=== The problem ===
Copy out the records below, switching every occurrence of "stone column base" to "pillar base" and leaving everything else unchanged.

=== Given records ===
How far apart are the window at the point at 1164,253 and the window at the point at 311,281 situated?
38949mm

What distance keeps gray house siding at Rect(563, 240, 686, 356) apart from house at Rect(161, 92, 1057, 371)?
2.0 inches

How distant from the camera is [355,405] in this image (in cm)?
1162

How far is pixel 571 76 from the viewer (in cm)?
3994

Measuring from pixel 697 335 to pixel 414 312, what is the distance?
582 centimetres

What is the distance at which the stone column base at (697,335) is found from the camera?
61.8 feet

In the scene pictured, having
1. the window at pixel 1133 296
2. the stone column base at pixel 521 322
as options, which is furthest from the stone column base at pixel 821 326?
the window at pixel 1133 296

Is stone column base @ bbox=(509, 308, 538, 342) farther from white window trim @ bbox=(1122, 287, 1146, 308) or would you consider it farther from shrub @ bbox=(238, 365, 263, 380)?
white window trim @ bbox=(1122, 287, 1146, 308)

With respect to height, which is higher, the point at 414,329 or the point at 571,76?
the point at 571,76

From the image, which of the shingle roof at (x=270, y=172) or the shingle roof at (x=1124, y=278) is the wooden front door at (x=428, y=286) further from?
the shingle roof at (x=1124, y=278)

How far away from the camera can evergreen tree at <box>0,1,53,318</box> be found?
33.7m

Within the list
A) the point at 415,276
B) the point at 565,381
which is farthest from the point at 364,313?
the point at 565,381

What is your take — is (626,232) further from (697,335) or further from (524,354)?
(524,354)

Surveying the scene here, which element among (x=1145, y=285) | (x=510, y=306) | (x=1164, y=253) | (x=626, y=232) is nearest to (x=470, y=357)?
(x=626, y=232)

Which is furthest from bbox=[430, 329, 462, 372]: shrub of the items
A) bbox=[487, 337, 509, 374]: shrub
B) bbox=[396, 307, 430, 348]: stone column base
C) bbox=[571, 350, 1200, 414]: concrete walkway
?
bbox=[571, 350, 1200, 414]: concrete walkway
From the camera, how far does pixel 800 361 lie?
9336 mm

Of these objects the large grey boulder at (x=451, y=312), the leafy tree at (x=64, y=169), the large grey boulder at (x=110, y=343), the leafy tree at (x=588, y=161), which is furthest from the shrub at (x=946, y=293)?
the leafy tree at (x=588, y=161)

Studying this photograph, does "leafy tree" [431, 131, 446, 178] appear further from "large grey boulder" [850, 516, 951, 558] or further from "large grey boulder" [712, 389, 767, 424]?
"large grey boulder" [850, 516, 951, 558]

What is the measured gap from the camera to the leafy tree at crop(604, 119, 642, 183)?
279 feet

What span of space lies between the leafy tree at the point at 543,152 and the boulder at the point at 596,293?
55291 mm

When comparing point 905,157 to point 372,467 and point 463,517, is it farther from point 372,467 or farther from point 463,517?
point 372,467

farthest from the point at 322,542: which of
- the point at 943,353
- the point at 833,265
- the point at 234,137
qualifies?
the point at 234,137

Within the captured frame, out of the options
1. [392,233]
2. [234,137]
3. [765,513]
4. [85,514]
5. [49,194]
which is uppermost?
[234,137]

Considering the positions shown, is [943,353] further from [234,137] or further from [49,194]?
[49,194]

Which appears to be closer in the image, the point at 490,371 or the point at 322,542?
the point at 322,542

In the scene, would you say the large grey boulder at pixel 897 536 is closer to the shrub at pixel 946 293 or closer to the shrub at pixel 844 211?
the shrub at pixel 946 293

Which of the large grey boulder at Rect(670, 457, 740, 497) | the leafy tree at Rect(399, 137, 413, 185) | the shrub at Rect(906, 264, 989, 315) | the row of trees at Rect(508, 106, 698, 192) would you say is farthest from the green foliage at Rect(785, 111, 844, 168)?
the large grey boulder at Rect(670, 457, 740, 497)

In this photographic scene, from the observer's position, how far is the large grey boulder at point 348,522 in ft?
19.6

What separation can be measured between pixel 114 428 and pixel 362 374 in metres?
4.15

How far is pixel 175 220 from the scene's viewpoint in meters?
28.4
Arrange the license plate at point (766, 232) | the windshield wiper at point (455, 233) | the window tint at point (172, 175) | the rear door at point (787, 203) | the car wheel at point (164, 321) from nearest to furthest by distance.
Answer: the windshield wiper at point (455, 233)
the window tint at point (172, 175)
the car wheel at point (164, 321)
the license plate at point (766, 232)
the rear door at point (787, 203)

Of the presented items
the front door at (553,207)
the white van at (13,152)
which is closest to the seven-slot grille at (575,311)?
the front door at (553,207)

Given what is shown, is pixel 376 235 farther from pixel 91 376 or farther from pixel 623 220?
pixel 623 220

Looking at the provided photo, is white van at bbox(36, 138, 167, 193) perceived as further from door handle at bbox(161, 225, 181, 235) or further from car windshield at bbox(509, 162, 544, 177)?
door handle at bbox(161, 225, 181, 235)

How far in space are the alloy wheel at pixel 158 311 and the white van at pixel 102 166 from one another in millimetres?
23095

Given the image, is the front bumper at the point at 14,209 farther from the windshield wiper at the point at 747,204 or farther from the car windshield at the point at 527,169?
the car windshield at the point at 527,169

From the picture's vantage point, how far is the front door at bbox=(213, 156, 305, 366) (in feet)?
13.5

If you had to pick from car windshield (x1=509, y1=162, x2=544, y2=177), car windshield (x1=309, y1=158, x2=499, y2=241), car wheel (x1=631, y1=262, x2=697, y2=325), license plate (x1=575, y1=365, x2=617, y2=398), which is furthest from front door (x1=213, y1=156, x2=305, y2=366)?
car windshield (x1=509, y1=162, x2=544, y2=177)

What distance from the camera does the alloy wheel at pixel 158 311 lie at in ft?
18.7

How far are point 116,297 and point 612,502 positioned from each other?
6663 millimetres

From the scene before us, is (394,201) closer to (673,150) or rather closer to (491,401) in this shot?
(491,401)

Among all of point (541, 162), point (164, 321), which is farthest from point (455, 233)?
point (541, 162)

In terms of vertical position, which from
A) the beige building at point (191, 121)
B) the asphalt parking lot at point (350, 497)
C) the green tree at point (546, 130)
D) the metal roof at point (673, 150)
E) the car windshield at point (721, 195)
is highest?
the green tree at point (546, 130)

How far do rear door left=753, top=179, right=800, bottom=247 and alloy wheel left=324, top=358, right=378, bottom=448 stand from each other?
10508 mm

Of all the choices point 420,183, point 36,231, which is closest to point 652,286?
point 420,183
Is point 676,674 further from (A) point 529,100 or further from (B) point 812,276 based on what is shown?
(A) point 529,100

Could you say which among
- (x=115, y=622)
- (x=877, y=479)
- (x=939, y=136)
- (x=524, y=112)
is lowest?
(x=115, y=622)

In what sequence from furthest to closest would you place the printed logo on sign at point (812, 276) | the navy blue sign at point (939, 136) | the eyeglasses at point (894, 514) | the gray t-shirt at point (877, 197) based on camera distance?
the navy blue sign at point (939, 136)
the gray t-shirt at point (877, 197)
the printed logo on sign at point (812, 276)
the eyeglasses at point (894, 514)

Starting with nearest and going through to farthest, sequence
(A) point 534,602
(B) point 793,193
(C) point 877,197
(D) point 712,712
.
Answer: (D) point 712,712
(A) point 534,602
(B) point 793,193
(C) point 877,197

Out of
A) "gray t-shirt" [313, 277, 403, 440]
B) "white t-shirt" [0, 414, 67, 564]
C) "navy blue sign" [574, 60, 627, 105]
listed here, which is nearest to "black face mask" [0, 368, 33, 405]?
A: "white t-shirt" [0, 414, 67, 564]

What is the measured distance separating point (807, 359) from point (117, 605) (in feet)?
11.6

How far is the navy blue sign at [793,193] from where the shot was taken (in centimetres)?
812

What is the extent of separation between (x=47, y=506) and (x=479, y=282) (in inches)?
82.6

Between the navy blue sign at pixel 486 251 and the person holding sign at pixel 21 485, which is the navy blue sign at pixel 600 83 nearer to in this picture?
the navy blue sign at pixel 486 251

=== Expected output ===
How far apart are the window at the point at 1164,253 and the window at the point at 311,281 situated?
38949mm

What distance keeps gray house siding at Rect(563, 240, 686, 356) apart from house at Rect(161, 92, 1057, 371)?
2.0 inches

How distant from the camera is [355,405] in this image (in cm)?
1162

How far is pixel 571 76 from the viewer (in cm)?
3994

Measuring from pixel 697 335 to pixel 414 312, what is the distance?
582 centimetres

What is the distance at which the pillar base at (697,335) is found from the camera?
61.8 feet

In the scene pictured, having
1. the window at pixel 1133 296
2. the pillar base at pixel 521 322
as options, which is furthest from the pillar base at pixel 821 326?
the window at pixel 1133 296

Is pillar base @ bbox=(509, 308, 538, 342) farther from white window trim @ bbox=(1122, 287, 1146, 308) or would you consider it farther from shrub @ bbox=(238, 365, 263, 380)?
white window trim @ bbox=(1122, 287, 1146, 308)

With respect to height, which is higher, the point at 414,329 or the point at 571,76?
the point at 571,76

From the image, which of the shingle roof at (x=270, y=172) or the shingle roof at (x=1124, y=278) is the wooden front door at (x=428, y=286) further from?
the shingle roof at (x=1124, y=278)

How far away from the camera can evergreen tree at <box>0,1,53,318</box> be found?
33.7m

Within the list
A) the point at 415,276
B) the point at 565,381
which is farthest from the point at 364,313?
the point at 565,381

What is your take — is (626,232) further from (697,335) or further from (524,354)?
(524,354)

Surveying the scene here, which element among (x=1145, y=285) | (x=510, y=306) | (x=1164, y=253) | (x=626, y=232) is nearest to (x=470, y=357)?
(x=626, y=232)

Which is furthest from bbox=[430, 329, 462, 372]: shrub of the items
A) bbox=[487, 337, 509, 374]: shrub
B) bbox=[396, 307, 430, 348]: pillar base
C) bbox=[571, 350, 1200, 414]: concrete walkway
?
bbox=[571, 350, 1200, 414]: concrete walkway
From the camera, how far does pixel 800 361 lie?
9336 mm

Of these objects the large grey boulder at (x=451, y=312), the leafy tree at (x=64, y=169), the large grey boulder at (x=110, y=343), the leafy tree at (x=588, y=161), which is furthest from the shrub at (x=946, y=293)?
the leafy tree at (x=588, y=161)

Studying this photograph, does "leafy tree" [431, 131, 446, 178] appear further from "large grey boulder" [850, 516, 951, 558] or further from "large grey boulder" [712, 389, 767, 424]?
"large grey boulder" [850, 516, 951, 558]

What is the measured gap from the camera to the leafy tree at crop(604, 119, 642, 183)?
279 feet

What span of space lies between the leafy tree at the point at 543,152 and the boulder at the point at 596,293?
55291 mm

When comparing point 905,157 to point 372,467 and point 463,517, is it farther from point 372,467 or farther from point 463,517?
point 372,467

farthest from the point at 322,542: which of
- the point at 943,353
- the point at 833,265
- the point at 234,137
qualifies?
the point at 234,137

Within the captured frame, out of the options
1. [392,233]
2. [234,137]
3. [765,513]
4. [85,514]
5. [49,194]
which is uppermost?
[234,137]

Considering the positions shown, is [943,353] further from [234,137] or further from [49,194]?
[49,194]

Which appears to be closer in the image, the point at 490,371 or the point at 322,542?
the point at 322,542

In the scene, would you say the large grey boulder at pixel 897 536 is closer to the shrub at pixel 946 293 or closer to the shrub at pixel 844 211?
the shrub at pixel 946 293

Which of the large grey boulder at Rect(670, 457, 740, 497) | the leafy tree at Rect(399, 137, 413, 185) | the shrub at Rect(906, 264, 989, 315) | the row of trees at Rect(508, 106, 698, 192) would you say is farthest from the green foliage at Rect(785, 111, 844, 168)?
the large grey boulder at Rect(670, 457, 740, 497)

In this photographic scene, from the observer's position, how far is the large grey boulder at point 348,522 in ft?
19.6

What separation can be measured between pixel 114 428 and pixel 362 374 in metres?
4.15

How far is pixel 175 220 from the scene's viewpoint in meters?
28.4
Arrange the license plate at point (766, 232) | the windshield wiper at point (455, 233) | the window tint at point (172, 175) | the rear door at point (787, 203) | the car wheel at point (164, 321) from nearest to furthest by distance.
Answer: the windshield wiper at point (455, 233)
the window tint at point (172, 175)
the car wheel at point (164, 321)
the license plate at point (766, 232)
the rear door at point (787, 203)

Of the presented items
the front door at (553,207)
the white van at (13,152)
which is closest to the seven-slot grille at (575,311)?
the front door at (553,207)

Given what is shown, is pixel 376 235 farther from pixel 91 376 or farther from pixel 623 220?
pixel 623 220

Looking at the provided photo, is white van at bbox(36, 138, 167, 193) perceived as further from door handle at bbox(161, 225, 181, 235) or further from car windshield at bbox(509, 162, 544, 177)?
door handle at bbox(161, 225, 181, 235)

How far in space are the alloy wheel at pixel 158 311 and the white van at pixel 102 166 from one another in millimetres?
23095

Given the image, is the front bumper at the point at 14,209 farther from the windshield wiper at the point at 747,204 or farther from the car windshield at the point at 527,169?
the car windshield at the point at 527,169

From the picture's vantage point, how far is the front door at bbox=(213, 156, 305, 366) (in feet)?
13.5

If you had to pick from car windshield (x1=509, y1=162, x2=544, y2=177), car windshield (x1=309, y1=158, x2=499, y2=241), car wheel (x1=631, y1=262, x2=697, y2=325), license plate (x1=575, y1=365, x2=617, y2=398), which is furthest from front door (x1=213, y1=156, x2=305, y2=366)?
car windshield (x1=509, y1=162, x2=544, y2=177)

What distance from the camera does the alloy wheel at pixel 158 311 lie at in ft?
18.7

How far are point 116,297 and point 612,502 positioned from each other?
6663 millimetres

From the scene before us, is (394,201) closer to (673,150) or rather closer to (491,401) in this shot?
(491,401)

Among all of point (541, 162), point (164, 321), which is farthest from point (455, 233)?
point (541, 162)

In terms of vertical position, which from
A) the beige building at point (191, 121)
B) the asphalt parking lot at point (350, 497)
C) the green tree at point (546, 130)
D) the metal roof at point (673, 150)
E) the car windshield at point (721, 195)
is highest?
the green tree at point (546, 130)

How far do rear door left=753, top=179, right=800, bottom=247 and alloy wheel left=324, top=358, right=378, bottom=448 stand from each other?
10508 mm

Of all the choices point 420,183, point 36,231, which is closest to point 652,286?
point 420,183
Is point 676,674 further from (A) point 529,100 or further from (B) point 812,276 based on what is shown?
(A) point 529,100

Could you say which among
- (x=115, y=622)
- (x=877, y=479)
- (x=939, y=136)
- (x=524, y=112)
is lowest?
(x=115, y=622)

In what sequence from furthest to closest would you place the printed logo on sign at point (812, 276) | the navy blue sign at point (939, 136) | the eyeglasses at point (894, 514) | the gray t-shirt at point (877, 197) based on camera distance?
the navy blue sign at point (939, 136)
the gray t-shirt at point (877, 197)
the printed logo on sign at point (812, 276)
the eyeglasses at point (894, 514)

Starting with nearest and going through to farthest, sequence
(A) point 534,602
(B) point 793,193
(C) point 877,197
(D) point 712,712
.
Answer: (D) point 712,712
(A) point 534,602
(B) point 793,193
(C) point 877,197

Out of
A) "gray t-shirt" [313, 277, 403, 440]
B) "white t-shirt" [0, 414, 67, 564]
C) "navy blue sign" [574, 60, 627, 105]
listed here, which is nearest to "black face mask" [0, 368, 33, 405]?
A: "white t-shirt" [0, 414, 67, 564]

What is the measured distance separating point (807, 359) from point (117, 605) (in feet)?
11.6

How far is the navy blue sign at [793,193] from where the shot was taken (in centimetres)?
812

What is the extent of separation between (x=47, y=506) and (x=479, y=282) (in inches)?
82.6

Between the navy blue sign at pixel 486 251 and the person holding sign at pixel 21 485, which is the navy blue sign at pixel 600 83 nearer to in this picture?
the navy blue sign at pixel 486 251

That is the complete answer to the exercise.